**Reading passage**
'''
Phyllis Lee Levin
From the book: The Remarkable Education of John Quincy Adams
A patriot by birth, John Quincy Adams’s destiny was foreordained. He was not only “The Greatest Traveler of His Age,” but his country’s most gifted linguist and most experienced diplomat. John Quincy’s world encompassed the American Revolution, the War of 1812, and the early and late Napoleonic Age. As his diplomat father’s adolescent clerk and secretary, he met everyone who was anyone in Europe, including America’s own luminaries and founding fathers, Franklin and Jefferson.
In his diary entry for September 3, 1783, John Quincy Adams wrote one line: “Signature of the Definitive Treaty” signed in the Hotel d’York on the Rue Jacob. (The Continental Congress would officially ratify the Treaty of Paris on January 14, 1784.)
On September 7, he wrote of attending the theater but skipped the truly momentous news of that day in Passy, historic in terms of the fate of his family as well as his country. On that day Benjamin Franklin put into John Adams’s hands official notice of Congress’s resolution dated back to May 1, authorizing both men and John Jay, any of them “in the absence of the others, to enter into a Treaty of Commerce, between the United States of America, and Great Britain,” and in the meantime, “to enter into a commercial Convention, to continue in force, one year.”
The appointment, though official orders would not arrive until May 1784, was enough to renew John Adams’s faith in his pursuit and to refurbish his ambition. That same morning, as he explained to Abigail, the waiting had made him anxious; he was still uncertain as to how to proceed. But there was much to be done. “It is of great importance that such a treaty should be well made.” The loan in Holland required attention; when the present one was fully implemented, another must be opened, which only he or his successor could accomplish. And there were “still other things too to be done in Europe of great importance.”
At last, possibilities he had explored for hundreds of hours past crystallized, and his letters to Abigail were full of optimism and purpose. “Will you come to me this fall and go home with me this spring,” he asked. And would she bring Nabby and leave the boys with her brother-in-law, Mr. Shaw, the schoolmaster. As to his work, in order to save Congress expense, “I shall have no other secretary than my son. He however is a very good one.”
John Adams’s expectant note to Abigail belied his own intense problems. Suffering from a debilitating fever, he felt himself in deplorable physical condition. In general he was unhappy at the Hotel du Roi. He minded the location, at the confluence of so many streets that it was a kind of thoroughfare. Moreover, he minded the noise, the constant roar, like incessant rolls of thunder, of the stream of carriages that rolled by—only from two to five in the morning was there something like stillness and silence. Sometimes he thought it would kill him.
'''
**Data**
'''
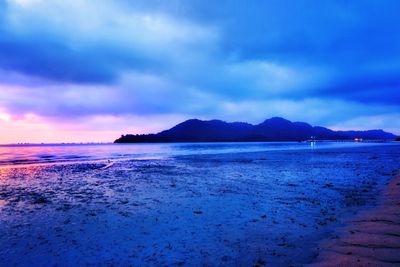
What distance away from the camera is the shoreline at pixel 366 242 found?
6.26m

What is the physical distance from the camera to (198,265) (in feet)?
22.3

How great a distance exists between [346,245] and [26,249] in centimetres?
897

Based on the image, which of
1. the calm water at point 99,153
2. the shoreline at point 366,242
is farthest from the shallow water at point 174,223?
the calm water at point 99,153

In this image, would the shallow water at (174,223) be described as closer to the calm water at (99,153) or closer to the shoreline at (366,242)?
the shoreline at (366,242)

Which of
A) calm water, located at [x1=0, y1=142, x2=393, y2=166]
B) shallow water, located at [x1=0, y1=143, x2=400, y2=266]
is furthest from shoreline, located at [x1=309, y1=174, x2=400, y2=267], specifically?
calm water, located at [x1=0, y1=142, x2=393, y2=166]

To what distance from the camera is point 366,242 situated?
24.2 feet

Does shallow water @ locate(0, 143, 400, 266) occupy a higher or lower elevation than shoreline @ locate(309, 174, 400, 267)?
lower

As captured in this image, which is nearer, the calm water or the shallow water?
the shallow water

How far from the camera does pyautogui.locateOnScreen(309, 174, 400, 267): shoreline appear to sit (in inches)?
247

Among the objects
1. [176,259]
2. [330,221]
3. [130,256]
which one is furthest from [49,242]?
[330,221]

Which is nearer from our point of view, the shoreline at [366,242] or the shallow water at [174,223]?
the shoreline at [366,242]

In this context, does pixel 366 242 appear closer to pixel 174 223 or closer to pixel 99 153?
pixel 174 223

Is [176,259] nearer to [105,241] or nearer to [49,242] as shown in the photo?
[105,241]

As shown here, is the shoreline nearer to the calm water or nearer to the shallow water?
the shallow water
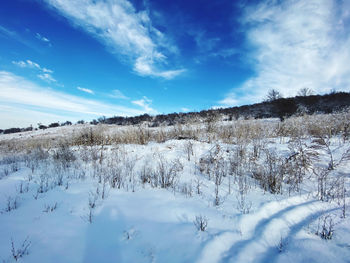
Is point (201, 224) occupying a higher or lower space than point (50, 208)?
higher

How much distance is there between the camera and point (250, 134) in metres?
7.03

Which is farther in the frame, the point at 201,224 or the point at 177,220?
the point at 177,220

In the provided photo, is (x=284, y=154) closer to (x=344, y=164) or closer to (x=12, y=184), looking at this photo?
(x=344, y=164)

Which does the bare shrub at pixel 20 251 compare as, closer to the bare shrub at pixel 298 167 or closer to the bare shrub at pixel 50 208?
the bare shrub at pixel 50 208

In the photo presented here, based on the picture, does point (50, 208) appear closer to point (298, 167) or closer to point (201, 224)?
point (201, 224)

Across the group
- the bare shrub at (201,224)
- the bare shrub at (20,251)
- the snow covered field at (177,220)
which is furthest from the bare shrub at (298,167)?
the bare shrub at (20,251)

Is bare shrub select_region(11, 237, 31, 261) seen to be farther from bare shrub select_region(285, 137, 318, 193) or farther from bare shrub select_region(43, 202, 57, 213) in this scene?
bare shrub select_region(285, 137, 318, 193)

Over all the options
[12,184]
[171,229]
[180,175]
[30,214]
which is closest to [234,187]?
[180,175]

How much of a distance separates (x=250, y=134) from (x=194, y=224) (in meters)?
5.84

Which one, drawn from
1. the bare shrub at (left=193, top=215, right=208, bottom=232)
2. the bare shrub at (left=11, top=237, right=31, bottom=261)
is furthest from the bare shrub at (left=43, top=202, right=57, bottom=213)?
the bare shrub at (left=193, top=215, right=208, bottom=232)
'''
**What this task involves**
For the excerpt about John Quincy Adams, decide whether each statement agrees with it, answering yes or no and quoting the deciding words: (a) John Quincy Adams's diary entry for September 3, 1783, noted the signing of the Definitive Treaty; (b) the Continental Congress ratified the Treaty of Paris in 1783; (c) John Adams was content with his lodging at the Hotel du Roi. The entries have no connection to the excerpt about John Quincy Adams.

**Your response**
(a) Yes: "Signature of the Definitive Treaty"
(b) No: "The Continental Congress would officially ratify the Treaty of Paris on January 14, 1784."
(c) No: "In general he was unhappy at the Hotel du Roi."